═════ RECORDS FOR THIS TASK ═════

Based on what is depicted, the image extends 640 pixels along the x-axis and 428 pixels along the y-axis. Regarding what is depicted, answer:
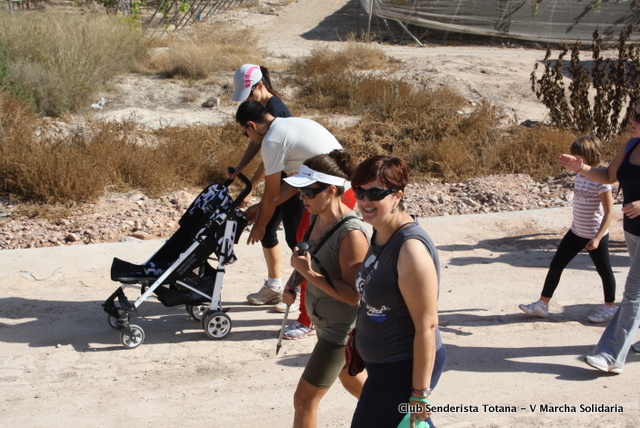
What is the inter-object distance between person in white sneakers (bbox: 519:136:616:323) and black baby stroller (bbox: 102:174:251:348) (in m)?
2.38

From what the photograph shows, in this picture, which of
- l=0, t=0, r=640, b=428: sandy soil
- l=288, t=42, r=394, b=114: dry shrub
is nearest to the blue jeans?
l=0, t=0, r=640, b=428: sandy soil

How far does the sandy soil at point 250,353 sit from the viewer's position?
4.02 meters

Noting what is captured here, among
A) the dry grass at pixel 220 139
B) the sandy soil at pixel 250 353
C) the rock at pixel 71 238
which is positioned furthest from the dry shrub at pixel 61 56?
the sandy soil at pixel 250 353

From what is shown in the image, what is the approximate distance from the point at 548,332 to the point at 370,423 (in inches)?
114

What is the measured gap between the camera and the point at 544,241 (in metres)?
7.15

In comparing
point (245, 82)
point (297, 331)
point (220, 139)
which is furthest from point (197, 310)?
point (220, 139)

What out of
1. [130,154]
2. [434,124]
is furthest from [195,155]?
[434,124]

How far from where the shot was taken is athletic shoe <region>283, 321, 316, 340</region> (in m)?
4.89

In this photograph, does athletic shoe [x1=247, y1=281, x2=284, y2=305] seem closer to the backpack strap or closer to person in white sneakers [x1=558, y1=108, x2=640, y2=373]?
person in white sneakers [x1=558, y1=108, x2=640, y2=373]

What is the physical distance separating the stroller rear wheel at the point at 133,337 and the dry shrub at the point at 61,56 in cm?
815

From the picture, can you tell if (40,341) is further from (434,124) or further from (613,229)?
(434,124)

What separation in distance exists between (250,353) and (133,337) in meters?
0.84

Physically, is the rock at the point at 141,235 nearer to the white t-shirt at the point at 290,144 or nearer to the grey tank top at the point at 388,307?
the white t-shirt at the point at 290,144

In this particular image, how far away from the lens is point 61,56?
13273mm
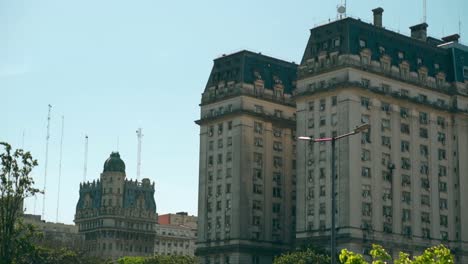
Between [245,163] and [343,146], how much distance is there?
74.0 feet

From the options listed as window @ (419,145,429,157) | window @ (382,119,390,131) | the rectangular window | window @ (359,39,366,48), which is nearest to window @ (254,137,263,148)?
the rectangular window

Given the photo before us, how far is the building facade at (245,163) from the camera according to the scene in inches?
6220

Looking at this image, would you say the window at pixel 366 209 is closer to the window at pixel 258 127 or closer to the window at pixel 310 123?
the window at pixel 310 123

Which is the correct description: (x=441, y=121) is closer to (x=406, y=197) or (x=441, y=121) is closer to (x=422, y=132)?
(x=422, y=132)

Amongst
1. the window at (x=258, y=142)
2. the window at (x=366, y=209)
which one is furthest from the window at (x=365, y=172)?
the window at (x=258, y=142)

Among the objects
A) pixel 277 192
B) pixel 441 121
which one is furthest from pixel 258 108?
pixel 441 121

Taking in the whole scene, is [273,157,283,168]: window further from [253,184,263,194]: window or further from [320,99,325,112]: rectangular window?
[320,99,325,112]: rectangular window

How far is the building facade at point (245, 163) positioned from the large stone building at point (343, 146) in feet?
0.71

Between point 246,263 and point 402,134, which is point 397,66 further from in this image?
point 246,263

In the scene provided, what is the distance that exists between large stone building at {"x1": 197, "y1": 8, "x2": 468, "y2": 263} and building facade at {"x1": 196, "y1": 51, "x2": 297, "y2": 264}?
215mm

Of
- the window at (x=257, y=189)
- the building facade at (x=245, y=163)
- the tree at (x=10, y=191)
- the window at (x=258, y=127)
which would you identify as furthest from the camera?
the window at (x=258, y=127)

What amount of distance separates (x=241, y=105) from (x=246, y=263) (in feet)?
89.2

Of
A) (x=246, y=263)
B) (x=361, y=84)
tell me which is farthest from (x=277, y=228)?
(x=361, y=84)

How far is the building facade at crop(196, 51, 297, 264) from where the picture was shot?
158000mm
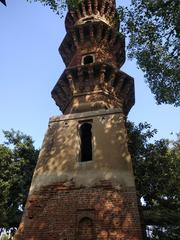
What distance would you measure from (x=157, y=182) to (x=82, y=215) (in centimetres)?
666

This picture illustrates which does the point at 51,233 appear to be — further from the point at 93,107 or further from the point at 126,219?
the point at 93,107

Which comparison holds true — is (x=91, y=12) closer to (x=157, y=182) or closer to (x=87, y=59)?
(x=87, y=59)

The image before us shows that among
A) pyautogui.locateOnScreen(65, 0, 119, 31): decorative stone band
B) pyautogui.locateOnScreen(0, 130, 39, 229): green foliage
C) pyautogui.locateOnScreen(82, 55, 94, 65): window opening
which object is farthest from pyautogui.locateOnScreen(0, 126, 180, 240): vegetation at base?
pyautogui.locateOnScreen(65, 0, 119, 31): decorative stone band

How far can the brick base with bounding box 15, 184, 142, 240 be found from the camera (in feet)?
29.4

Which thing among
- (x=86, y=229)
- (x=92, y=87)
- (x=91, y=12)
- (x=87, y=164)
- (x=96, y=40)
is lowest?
(x=86, y=229)

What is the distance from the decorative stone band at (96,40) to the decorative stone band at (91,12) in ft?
2.48

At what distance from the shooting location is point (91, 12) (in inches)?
695

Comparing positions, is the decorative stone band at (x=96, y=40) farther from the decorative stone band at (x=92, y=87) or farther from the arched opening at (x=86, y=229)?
the arched opening at (x=86, y=229)

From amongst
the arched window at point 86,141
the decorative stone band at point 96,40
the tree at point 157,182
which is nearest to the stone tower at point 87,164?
the arched window at point 86,141

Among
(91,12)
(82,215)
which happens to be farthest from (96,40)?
(82,215)

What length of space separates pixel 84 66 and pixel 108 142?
4.91 meters

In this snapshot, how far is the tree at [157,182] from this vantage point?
44.1ft

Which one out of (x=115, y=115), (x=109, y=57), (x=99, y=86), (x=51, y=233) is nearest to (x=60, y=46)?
(x=109, y=57)

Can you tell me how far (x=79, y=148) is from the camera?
37.2 ft
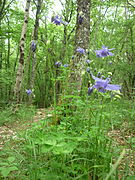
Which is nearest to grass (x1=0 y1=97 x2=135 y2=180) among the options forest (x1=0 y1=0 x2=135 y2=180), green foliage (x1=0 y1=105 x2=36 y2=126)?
forest (x1=0 y1=0 x2=135 y2=180)

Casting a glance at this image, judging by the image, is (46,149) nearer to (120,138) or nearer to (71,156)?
(71,156)

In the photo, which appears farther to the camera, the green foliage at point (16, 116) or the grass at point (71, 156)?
the green foliage at point (16, 116)

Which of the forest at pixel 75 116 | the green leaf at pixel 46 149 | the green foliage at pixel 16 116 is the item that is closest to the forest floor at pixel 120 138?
the forest at pixel 75 116

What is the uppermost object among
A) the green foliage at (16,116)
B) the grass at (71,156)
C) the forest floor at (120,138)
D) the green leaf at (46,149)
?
the green leaf at (46,149)

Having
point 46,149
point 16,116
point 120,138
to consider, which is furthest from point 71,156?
point 16,116

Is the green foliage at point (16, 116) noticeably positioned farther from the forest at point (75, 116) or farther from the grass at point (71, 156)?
the grass at point (71, 156)

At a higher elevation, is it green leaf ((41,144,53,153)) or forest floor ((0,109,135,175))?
green leaf ((41,144,53,153))

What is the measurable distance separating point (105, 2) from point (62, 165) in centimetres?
880

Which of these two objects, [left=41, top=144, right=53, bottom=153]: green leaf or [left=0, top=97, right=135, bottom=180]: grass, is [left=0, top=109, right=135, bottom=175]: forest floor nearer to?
[left=0, top=97, right=135, bottom=180]: grass

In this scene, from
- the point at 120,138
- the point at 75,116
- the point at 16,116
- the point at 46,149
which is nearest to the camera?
the point at 46,149

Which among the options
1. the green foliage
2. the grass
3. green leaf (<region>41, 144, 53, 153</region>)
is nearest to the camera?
green leaf (<region>41, 144, 53, 153</region>)

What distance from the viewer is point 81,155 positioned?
1956 millimetres

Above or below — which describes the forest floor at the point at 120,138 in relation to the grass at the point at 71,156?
below

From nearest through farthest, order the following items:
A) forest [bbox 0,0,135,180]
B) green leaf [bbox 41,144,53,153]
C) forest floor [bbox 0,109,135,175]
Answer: green leaf [bbox 41,144,53,153] → forest [bbox 0,0,135,180] → forest floor [bbox 0,109,135,175]
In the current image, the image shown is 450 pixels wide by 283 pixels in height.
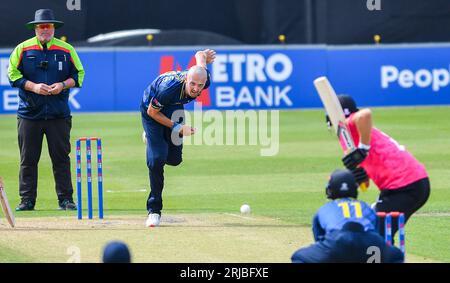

═════

EXERCISE DESCRIPTION ->
Gather every line above that contains the string "shirt", matching case exactly.

RESPONSE ->
Physically, is the rock at the point at 141,235 nearer to the white t-shirt at the point at 290,144 or nearer to the grey tank top at the point at 388,307?
the white t-shirt at the point at 290,144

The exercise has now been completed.